Le Style réac­tion­naire — De Maurras à Houellebecq, de Vincent Berthelier

Depuis soixante-dix ans les jour­na­listes res­sassent l’idée que les grands écri­vains fran­çais seraient tous réac­tion­naires, là où la prose des pro­gres­sistes serait encom­brée de leurs idées poli­tiques : « à gauche […], la pesan­teur idéo­lo­gique, à droite, la légè­re­té », en somme. C’est parce qu’ils cultivent ce que l’his­to­rien de la lit­té­ra­ture Vincent Berthelier appelle le « style réac­tion­naire » que les pen­seurs de la contre-révo­lu­tion se font pas­ser pour des écri­vains inté­res­sants. Selon l’auteur, ce style se recon­naît à un ensemble de motifs (le bon sens, l’ironie cin­glante, l’éternelle miso­gy­nie, un cer­tain res­pect de la culture sco­laire), qui forment le por­trait-type de l’« anti­mo­derne ». Chapitre après cha­pitre, il ana­lyse les excès sty­lis­tiques d’une poi­gnée d’écrivains (« de Maurras à Houellebecq », comme l’indique le sous-titre du livre), dans l’intention affi­chée de « mettre au jour une dyna­mique lit­té­raire qui a par­tie liée avec la réac­tion poli­tique ». L’auteur dégage ain­si de son cor­pus trois moments d’esthétisation, où chaque style cor­res­pond à une nou­velle ten­dance idéo­lo­gique : le natio­na­lisme des années 1910 et son style impec­cable qui donne des allures d’aristocrate (Maurras) ; le fas­cisme des années 1930 et son style esthète qui ren­voie dos à dos la droite et la gauche (Drieu la Rochelle) ; le décli­nisme des années 1970 et son style exigent et éli­tiste qui pré­tend résis­ter à l’abaissement du niveau cultu­rel ambiant (Cioran).

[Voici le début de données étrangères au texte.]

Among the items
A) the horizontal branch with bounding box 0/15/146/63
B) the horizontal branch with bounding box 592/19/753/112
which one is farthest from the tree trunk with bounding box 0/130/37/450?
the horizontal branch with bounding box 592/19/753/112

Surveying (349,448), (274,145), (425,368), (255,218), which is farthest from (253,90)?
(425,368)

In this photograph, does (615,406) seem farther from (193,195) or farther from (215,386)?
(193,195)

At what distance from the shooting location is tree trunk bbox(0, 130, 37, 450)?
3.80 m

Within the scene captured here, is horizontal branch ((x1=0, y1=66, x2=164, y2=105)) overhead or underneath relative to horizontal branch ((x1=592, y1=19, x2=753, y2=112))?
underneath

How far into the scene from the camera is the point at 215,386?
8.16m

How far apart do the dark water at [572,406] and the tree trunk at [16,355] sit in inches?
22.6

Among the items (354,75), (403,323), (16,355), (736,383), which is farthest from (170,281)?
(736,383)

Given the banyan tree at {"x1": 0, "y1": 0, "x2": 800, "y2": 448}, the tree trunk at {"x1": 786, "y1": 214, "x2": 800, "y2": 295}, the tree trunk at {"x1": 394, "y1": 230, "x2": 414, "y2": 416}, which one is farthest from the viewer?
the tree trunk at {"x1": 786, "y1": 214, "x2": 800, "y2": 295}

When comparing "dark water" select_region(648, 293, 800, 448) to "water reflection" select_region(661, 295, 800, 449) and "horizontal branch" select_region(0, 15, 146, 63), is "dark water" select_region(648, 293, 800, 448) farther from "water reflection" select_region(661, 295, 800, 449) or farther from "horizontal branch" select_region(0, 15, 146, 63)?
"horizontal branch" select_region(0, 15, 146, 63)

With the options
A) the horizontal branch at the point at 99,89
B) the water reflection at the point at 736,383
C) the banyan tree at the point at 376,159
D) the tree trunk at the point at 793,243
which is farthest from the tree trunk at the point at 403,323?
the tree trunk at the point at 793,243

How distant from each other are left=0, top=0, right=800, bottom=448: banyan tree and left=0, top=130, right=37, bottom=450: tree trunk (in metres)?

Dans le sillage de Bourdieu, Berthelier consi­dère que ces mises en forme lit­té­raire ne sont qu’un pro­ces­sus d’euphémisation des dis­cours xéno­phobes ambiants. Le livre s’achève sur trois écri­vains contem­po­rains : Renaud Camus, Richard Millet et Michel Houellebecq. Berthelier démontre que, sous cou­vert d’une écri­ture recher­chée et d’une pos­ture anti­li­bé­rale, leur style et leurs idées véhi­culent des « fan­tasmes nobi­liaires ». Au cours du siècle der­nier, l’extrême droite lit­té­raire a fina­le­ment renou­ve­lé son style sans chan­ger le fond de ses haines. [T.B.]

Amsterdam, 2022

Quand la forêt brule — Penser la nou­velle catas­trophe éco­lo­gique, de Joëlle Zask

Sur fond de cas­se­roles, le ministre de la Transition éco­lo­gique a récem­ment pré­sen­té son plan pour lut­ter contre les incen­dies, dont le nombre s’ac­croît chaque année. Ses mesures : des sen­ti­nelles, des camé­ras de sur­veillance, une nou­velle « météo des forêts », des bouts de chan­delle pour les pom­piers et une obli­ga­tion de débrous­saillage. À lire Quand la forêt brûle, on se dit que dans ce domaine comme ailleurs, le gou­ver­ne­ment vit dans un monde paral­lèle au nôtre. Car si le para­doxe que consti­tue « la nature sociale de ces très grands feux de forêts humai­ne­ment incon­trô­lables » rend dif­fi­cile toute poli­tique consé­quente à leur égard, il est cer­tain que le court-ter­misme ne chan­ge­ra rien et que ces mesures pèsent bien peu lorsque leurs auteurs contri­buent acti­ve­ment au dérè­gle­ment cli­ma­tique. Dans un essai aus­si effrayant que brillant, la phi­lo­sophe Joëlle Zask essaye de tenir ensemble deux faits contra­dic­toires : les méga­feux qui dévastent des sur­faces de plus en plus impor­tantes de forêt sont d’o­ri­gine humaine et il est impos­sible de les maî­tri­ser avec les moyens à notre dis­po­si­tion. Après avoir été domes­ti­qué il y a plu­sieurs cen­taines de mil­liers d’an­nées, jus­qu’à être exclu, au siècle der­nier, des sites pré­ser­vés pour leur natu­ra­li­té, le feu s’en­sau­vage désor­mais — et il semble qu’il n’y a pas de retour pos­sible. L’autrice s’at­tache ain­si à reprendre la lit­té­ra­ture scien­ti­fique exis­tante, tant éco­lo­gique qu’­his­to­rique, et place ses maigres espoirs dans une « culture du feu » où atten­tion et soin envers les milieux natu­rels — envers toute chose, fina­le­ment — pren­draient une place pré­pon­dé­rante. Difficile d’y croire, néan­moins, tant les mots de Walter Benjamin, écrits en 1939 et cités en conclu­sion de Quand la forêt brûle paraissent d’ac­tua­li­té : « Que les choses conti­nuent à aller ain­si, voi­là la catas­trophe. » [R.B.]